Your instructions: All records are to be transcribed in full; any pictures among them are to be skipped.

Supplied records:
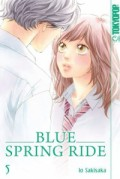 Blue Spring Ride - Bd.05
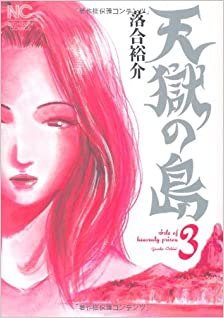天獄の島 第01-03巻 [Tengoku no Shima vol 01-03]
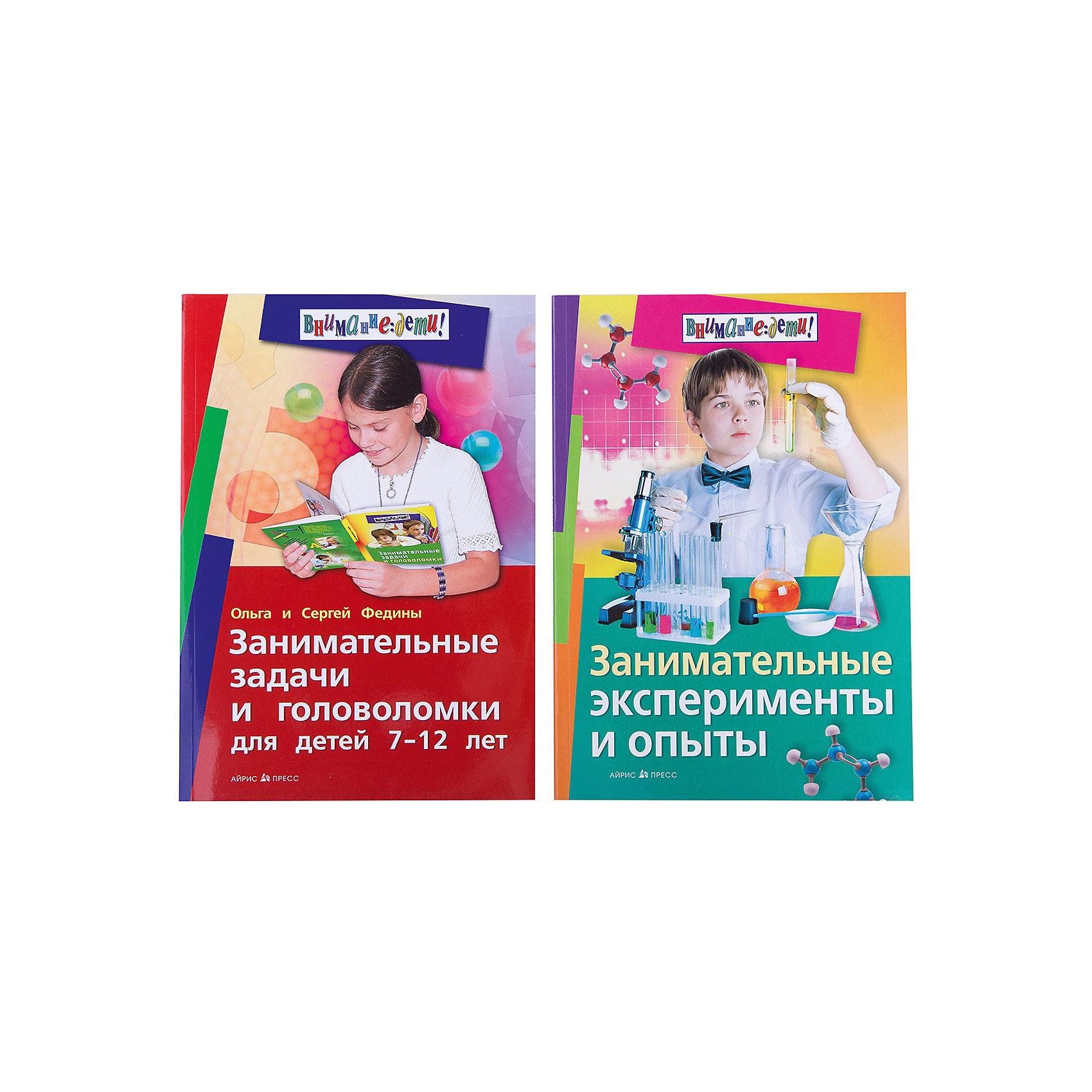 Занимательные задачи и головоломки: Занимательные эксперименты и опытыВикторины, ребусы<br>Комплект состоит из 2 книг. 1. «Занимательные задачи и головоломки для детей 7-12 лет». Занимательные задания, которые в ней собраны, написаны с юмором и развивают самые разные стороны интеллекта: логическое и ассоциативное мышление, внимание, сообразительность, умение нестандартно мыслить. Книга адресована  родителям и школьным учителям для занятий с детьми 7-12 лет. 2. «Занимательные эксперименты и опыты» В книге в доступной и популярной форме рассказывается об основных законах физики и химии, а также явлениях из области ботаники и биологии. Описание каждого явления и эксперимента проиллюстрировано цветными рисунками. Книга будет интересна детям от 9 до14 лет.<br><br>Ширина мм: 15<br>Глубина мм: 165<br>Высота мм: 235<br>Вес г: 366<br>Возраст от месяцев: -2147483648<br>Возраст до месяцев: 2147483647<br>Пол: Унисекс<br>Возраст: Детский<br>SKU: 6849678
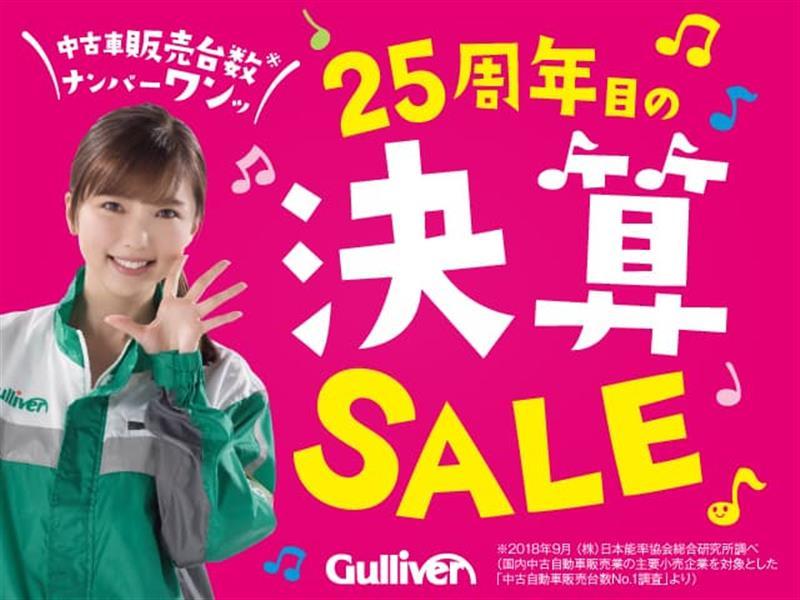 ガリバー熊本南高江店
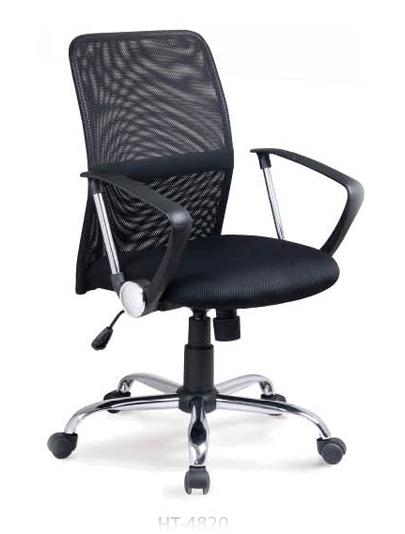 6011-职员椅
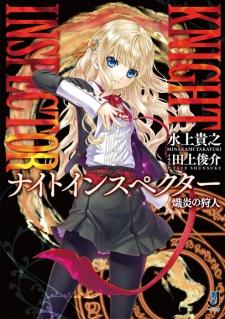 Knight Inspector: Shien no Kariudo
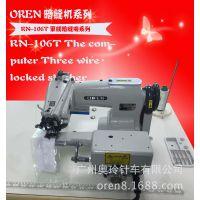 义乌奥玲RN-106T暗缝机 裤耳暗缝缝纫机 端午节促销活动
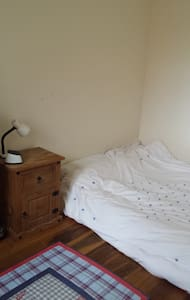 Double room in stylish home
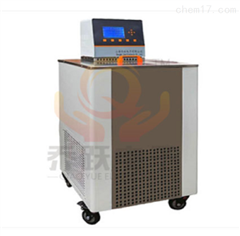 QYGDH-0510低温恒温槽自带制冷和加热恒温源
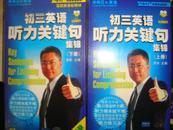 李阳疯狂英语:初三英语听力关键句集锦 (上下册 书2+磁带2+音频)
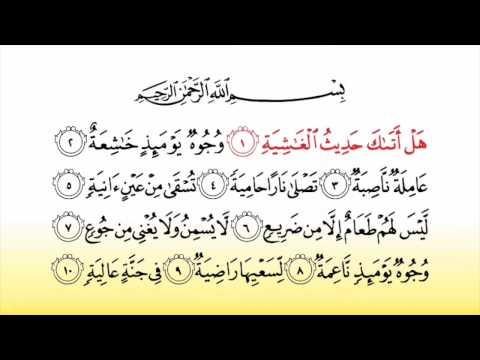 Surat Al Ghashiya 88 سورة الغاشية    Children Memorise -  kids Learning quran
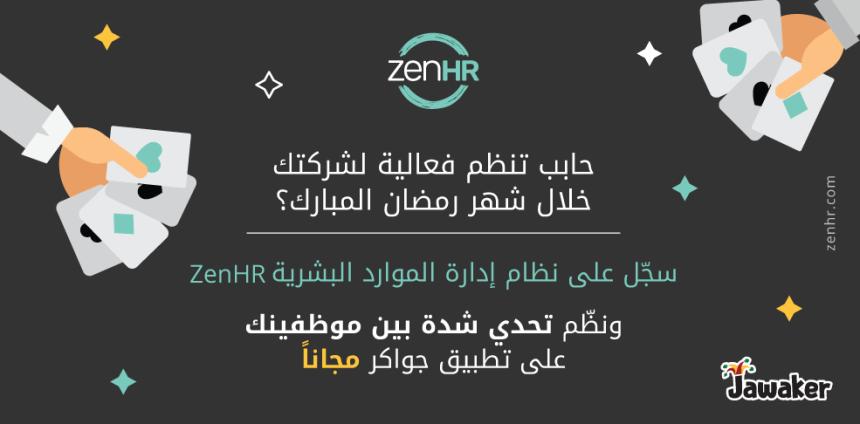 JawakerxZenHR-ramadan-campaign-blogimage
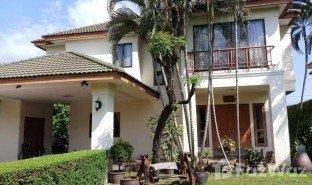 5 Bedrooms Property for sale in Saphan Sung, Bangkok Sammakon Village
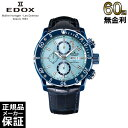 [再入荷] [世界限定135本] [正規品] EDOX エドックス メンズ 腕時計 クロノオフショア...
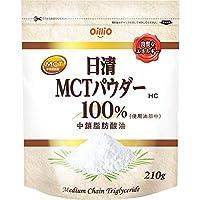 日清MCT パウダーHC(210g) ×019778 ×2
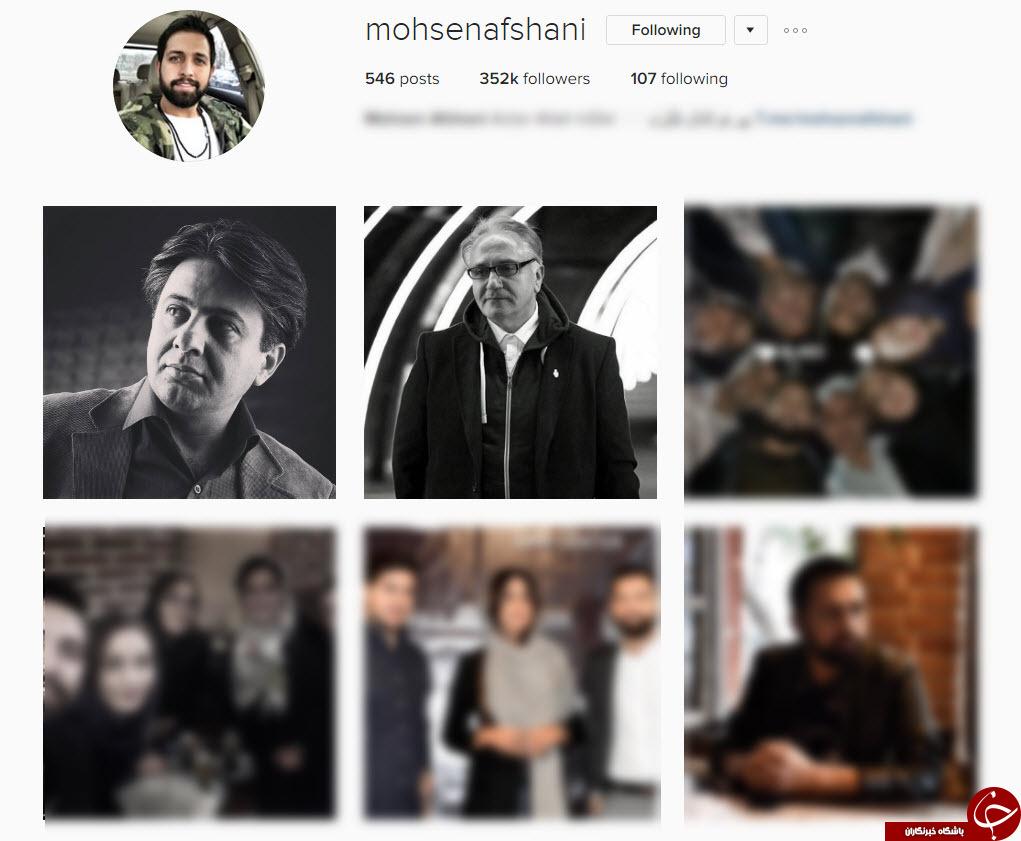 پست مشترک همه بازیگران+تصاویر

Exercise solution:
 Blue Spring Ride - Bd.05
天獄の島 第01-03巻 [Tengoku no Shima vol 01-03]
 Занимательные задачи и головоломки: Занимательные эксперименты и опытыВикторины, ребусы<br>Комплект состоит из 2 книг. 1. «Занимательные задачи и головоломки для детей 7-12 лет». Занимательные задания, которые в ней собраны, написаны с юмором и развивают самые разные стороны интеллекта: логическое и ассоциативное мышление, внимание, сообразительность, умение нестандартно мыслить. Книга адресована  родителям и школьным учителям для занятий с детьми 7-12 лет. 2. «Занимательные эксперименты и опыты» В книге в доступной и популярной форме рассказывается об основных законах физики и химии, а также явлениях из области ботаники и биологии. Описание каждого явления и эксперимента проиллюстрировано цветными рисунками. Книга будет интересна детям от 9 до14 лет.<br><br>Ширина мм: 15<br>Глубина мм: 165<br>Высота мм: 235<br>Вес г: 366<br>Возраст от месяцев: -2147483648<br>Возраст до месяцев: 2147483647<br>Пол: Унисекс<br>Возраст: Детский<br>SKU: 6849678
 ガリバー熊本南高江店
 6011-职员椅
 Knight Inspector: Shien no Kariudo
 义乌奥玲RN-106T暗缝机 裤耳暗缝缝纫机 端午节促销活动
 Double room in stylish home
 QYGDH-0510低温恒温槽自带制冷和加热恒温源
 李阳疯狂英语:初三英语听力关键句集锦 (上下册 书2+磁带2+音频)
 Surat Al Ghashiya 88 سورة الغاشية    Children Memorise -  kids Learning quran
 JawakerxZenHR-ramadan-campaign-blogimage
 5 Bedrooms Property for sale in Saphan Sung, Bangkok Sammakon Village
 [再入荷] [世界限定135本] [正規品] EDOX エドックス メンズ 腕時計 クロノオフショア...
 日清MCT パウダーHC(210g) ×019778 ×2
 پست مشترک همه بازیگران+تصاویر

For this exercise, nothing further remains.